I’ve always considered myself to be an intelligent, strong, independent & career driven woman. I had imagined me as an executive in the industry that I so loved very much and achieved it. I was Vice President of operations in a well known company in this industry and I had achieved my goal. I felt that I had finally made it! Woohoo!!! Now what?
As a few years went by, managing a demanding career with traveling requirements, raising 2 children, and being head of household, a wife, the only thing that I actually looked forward to was going to work. I loved being a mom and being married but was always so tired and always running around like a chicken without a head! Everyone around me praised me how I “handled it”…unbeknownst to what was really going on inside me! Can you resonate?
I was also raised with the mentality that you must work hard and sacrifice to earn a living and that took priority over everything else… including myself! This meant sacrificing myself and I was not aware of this until I was almost 40 lbs overweight and literally went up a size in my clothes to hide my body! Not to mention I was tolerating my husband’s verbally abuse and infidelities year after year and then found myself quitting my dream position and demoting myself working for a different company in hopes to gain more time and space to breathe! But all I did really was give more of myself away.
All in all, I was seemingly happy for years, but everything was taking a toll on me and realized that the strong, confident and independent woman no longer existed. I was appalled with myself. Here I was entering my 50’s! Smack in the middle of midlife and knew that my life circumstances at the time did not present me with any kind of quality and happiness in life! Holy crap!! Was this all there was? A very scary thought indeed!!!!
I figured it out, of course with some help and only after a lot of personal growth training, reading, coaching by a few awesome coaches plus the need at that point to transform and make the second part of my life the happiest! The reasons I found were many but the bottom line everything was a priority but me. I forgot about myself by making myself unimportant when other “things” grabbed my attention, especially work where I excelled! I needed to do something and decide in a split second, that no matter what, I would put my happiness before anything and surely within two years, I divorced my husband and started to prioritize myself in every area of my life including my career.

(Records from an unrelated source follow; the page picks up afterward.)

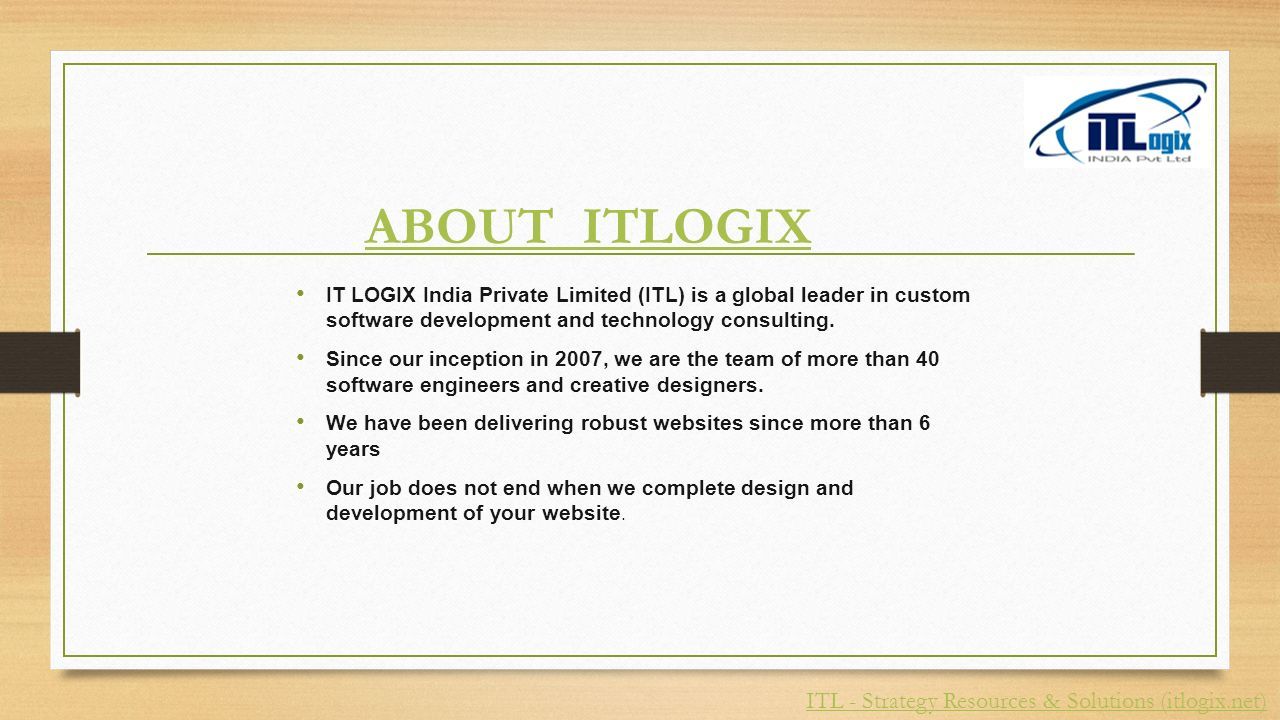 ITLogix
INDIA Pvt Ltd

ABOUT ITLOGIX

• IT LOGIX India Private Limited (ITL) is a global leader in custom software development and technology consulting.

• Since our inception in 2007, we are the team of more than 40 software engineers and creative designers.

• We have been delivering robust websites since more than 6 years

• Our job does not end when we complete design and development of your website.

ITL - Strategy Resources & Solutions (itlogix.net)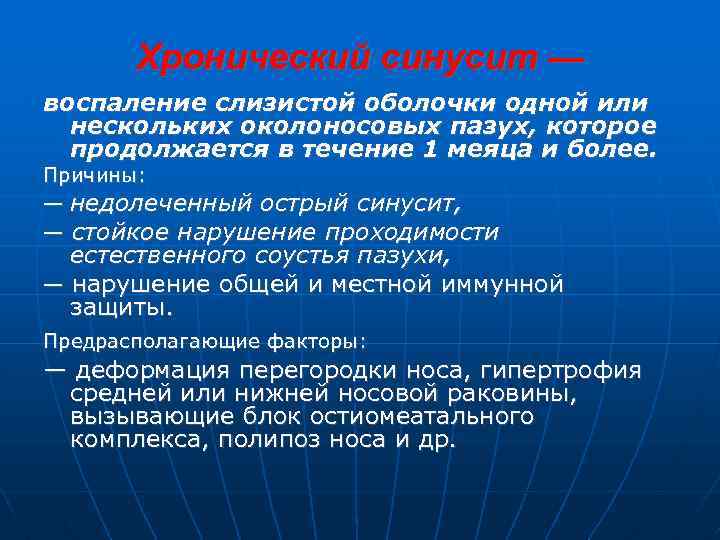 Хронический синусит —

воспаление слизистой оболочки одной или нескольких околоносовых пазух, которое продолжается в течение 1 меяца и более.

Причины:

— недолеченный острый синусит,

— стойкое нарушение проходимости естественного соустья пазухи,

— нарушение общей и местной иммунной защиты.

Предрасполагающие факторы:

— деформация перегородки носа, гипертрофия средней или нижней носовой раковины, вызывающие блок остиомеатального комплекса, полипоз носа и др.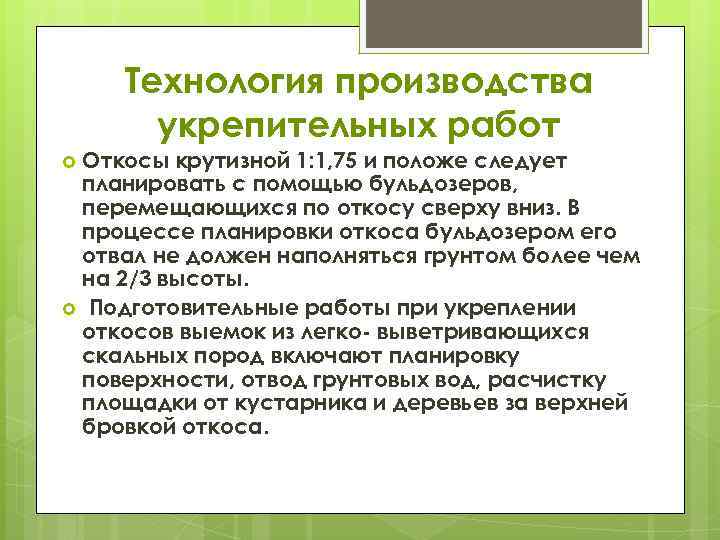 Технология производства укрепительных работ

Откосы крутизной 1:1,75 и положе следует планировать с помощью бульдозеров, перемещающихся по откосу сверху вниз. В процессе планировки откоса бульдозером его отвал не должен наполняться грунтом более чем на 2/3 высоты.

Подготовительные работы при укреплении откосов выемок из легко- выветривающихся скальных пород включают планировку поверхности, отвод грунтовых вод, расчистку площадки от кустарника и деревьев за верхней бровкой откоса.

My transformation was refreshing, rejuvenating and I felt I was a new person. I changed my lifestyle by changing my eating habits and most importantly my mindset about what could be in my future if I took steps to achieve it. I reinstated my self-belief and rebuilt my confidence in what I was capable of doing for myself and my life. And I didn’t accomplish this on my own… had help which I am soooo grateful for!
While having a 13-hour day, I was able to take online courses and obtain my health and life coaching certifications in 6 months. I received my certifications in 2017 with The Health Coach Institute recognized with the ICF (International Coaching Federation) and began coaching women my age, as a hobby, to change their lifestyle and become health and mind conscious. I created a program for divorced women over 50 to teach them the importance of self-care, healthy habits and show them how taking care of themselves improves and excels not only their career or business but their romantic relationships as well as their quality of life, which is what we all aim for right?
Being an example of my program results has opened up so many opportunities for me including starting my own coaching business and have since committed to dedicate the rest of my professional life to guiding and helping women in their midlife years to achieving the same results I have achieved and beyond!! Yes, I have left the industry I so loved behind but no longer could offer me the quality of life I want! After all, confident, independent women don’t settle for mediocracy instead they look to shine and thrive so they go after what it is they want!
It’s never too late to start living a life that fulfills you! I wondered if I would have wanted this life when I was in my 30’s or 40’s and the answer is no! So, if you find yourself in your 50’s, you are exactly where you need to be to make that transformation and enjoy the life you really want!